# [SOLVED] Droid Bionic SD Card Kernel Requirements

## beerbellyswan

Hello - I am trying to mount the SD card in my Droid Bionic, but the device does not appear in /dev when plugged in.  I do have access to the internal HD of the bionic when plugged in - that device is recognized.  However the SD card does not appear, so I am unable to mount it (likewise, "fdisk -l" does not see the device).  I believe I have all the necessary fileserver modules required to mount the filesystem, but i think the problem is that my kernel is not configured for the SD controller.  Does anyone have any insight into the required kernel configuration to mount this SD card?

ThanksLast edited by beerbellyswan on Thu Oct 11, 2012 5:49 pm; edited 2 times in total

----------

## NeddySeagoon

beerbellyswan,

You will need proper kernel support for mmc cards and for the reader.

The reader may be either a PCI or USB device.

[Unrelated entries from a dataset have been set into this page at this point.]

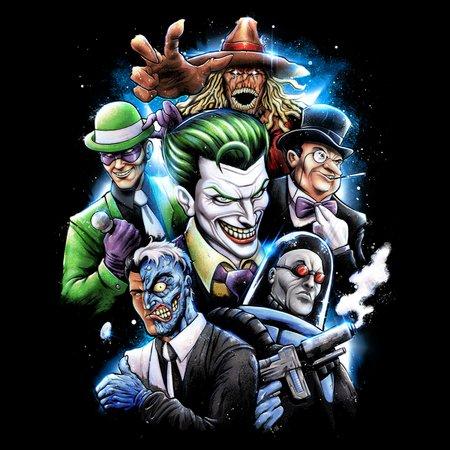 Gotham Rogues Gallery T-Shirt thumbnail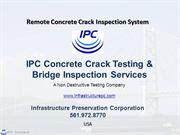 Concrete Crack Testing Service|Bridge Inspection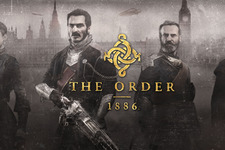 PS4『The Order: 1886』日本プレミア版トレイラー、陰謀渦巻く大英帝国でオーダーの聖戦今はじまる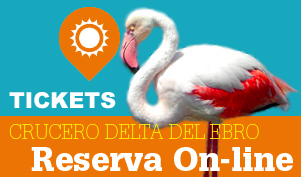 Reservas para particulares para ir en barco por el Delta del Ebro
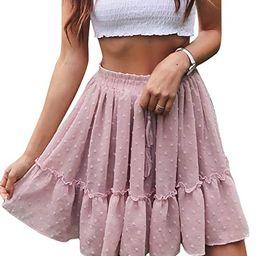 Miessial Women's High Waist A Line Mini Skirt Pleated Ruffle Cute Beach Short Skirt | Amazon (US)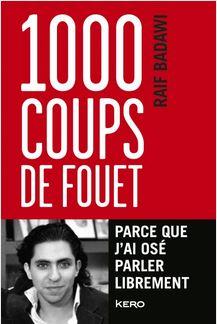 Raif Badawi, ce jeune blogueur saoudien condamné à 1000 coups de fouet et 10 ans de prison  pour avoir défendu la laïcité Captur10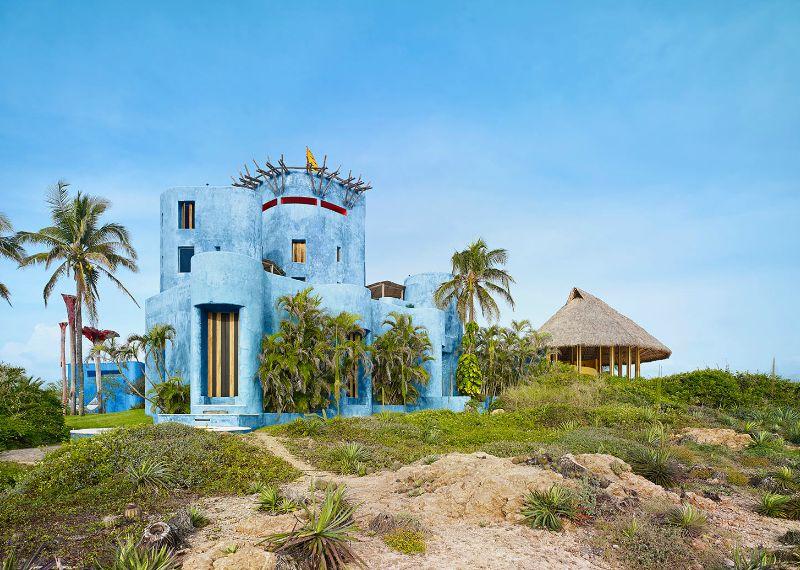 adelaparvu.com despre casa in Mexic, Tigre del Mar, Casa Tigre, arh Jean Claude Galibert, Foto James Silverman(40)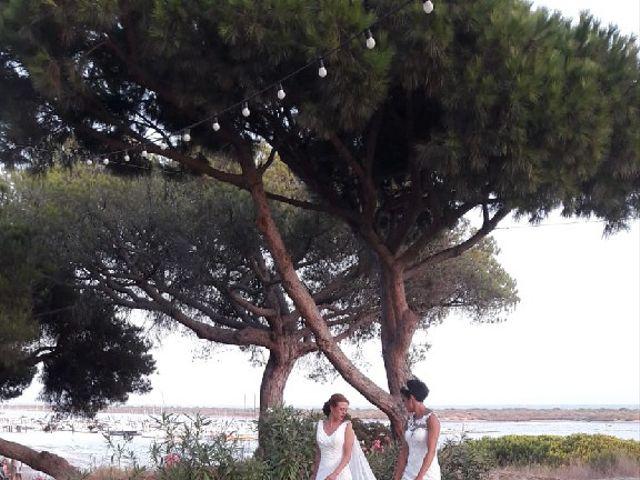 La boda de Cristina  y María  en El Rompido, Huelva 1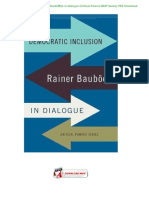 Democratic-inclusion--Rainer-Bauböck-in-dialogue-(Critical-Powers-MUP-Series)-PDF-Download.docx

Does the card reader show up in lsusb or lspci ?

If so, please show us.

----------

## beerbellyswan

thats the rub - it does not show up differently from the Motorola device itself:

```

office ~ # lsusb

Bus 001 Device 001: ID 1d6b:0002 Linux Foundation 2.0 root hub

Bus 002 Device 001: ID 1d6b:0002 Linux Foundation 2.0 root hub

Bus 001 Device 002: ID 8087:0024 Intel Corp. Integrated Rate Matching Hub

Bus 002 Device 002: ID 8087:0024 Intel Corp. Integrated Rate Matching Hub

Bus 002 Device 003: ID 03f0:6c11 Hewlett-Packard 

Bus 002 Device 004: ID 0557:8021 ATEN International Co., Ltd 

Bus 002 Device 005: ID 0d49:7310 Maxtor 

Bus 002 Device 006: ID 058f:6362 Alcor Micro Corp. Flash Card Reader/Writer

Bus 001 Device 004: ID 22b8:42f7 Motorola PCS 

Bus 002 Device 008: ID 046d:c318 Logitech, Inc. Illuminated Keyboard

Bus 002 Device 011: ID 045e:0040 Microsoft Corp. Wheel Mouse Optical

office ~ # 

```

"Motorola PCS" is the device, and i am able to see/mount that devices internal HD.  I have an Ubuntu machine (pre-compiled kernel) where i can see both devices in /dev as expected, and the result of "lsusb" is the same - so its consistent.  I have also contacted Motorola trying to get the hardware specs for the SD card controller - but have not yet gotten a response

----------

## NeddySeagoon

beerbellyswan,

What does

```
 zgrep LUN /proc/config.gz
```

show you?

CONFIG_SCSI_MULTI_LUN=y is the right answer if you are sure both /dev block device entries belong to the same physical device.

What is this 

```
Bus 002 Device 006: ID 058f:6362 Alcor Micro Corp. Flash Card Reader/Writer 
```

device though?

----------

## beerbellyswan

thats great - ill give it a try, because i do not have that set:

```

office ~ # zgrep LUN /proc/config.gz

CONFIG_PREEMPT_VOLUNTARY=y

# CONFIG_SCSI_MULTI_LUN is not set

office ~ # 

```

I'm definitely sure that both the SD card and Internal HD are the same device since I've got the Ubunutu installation as a reference point for that.  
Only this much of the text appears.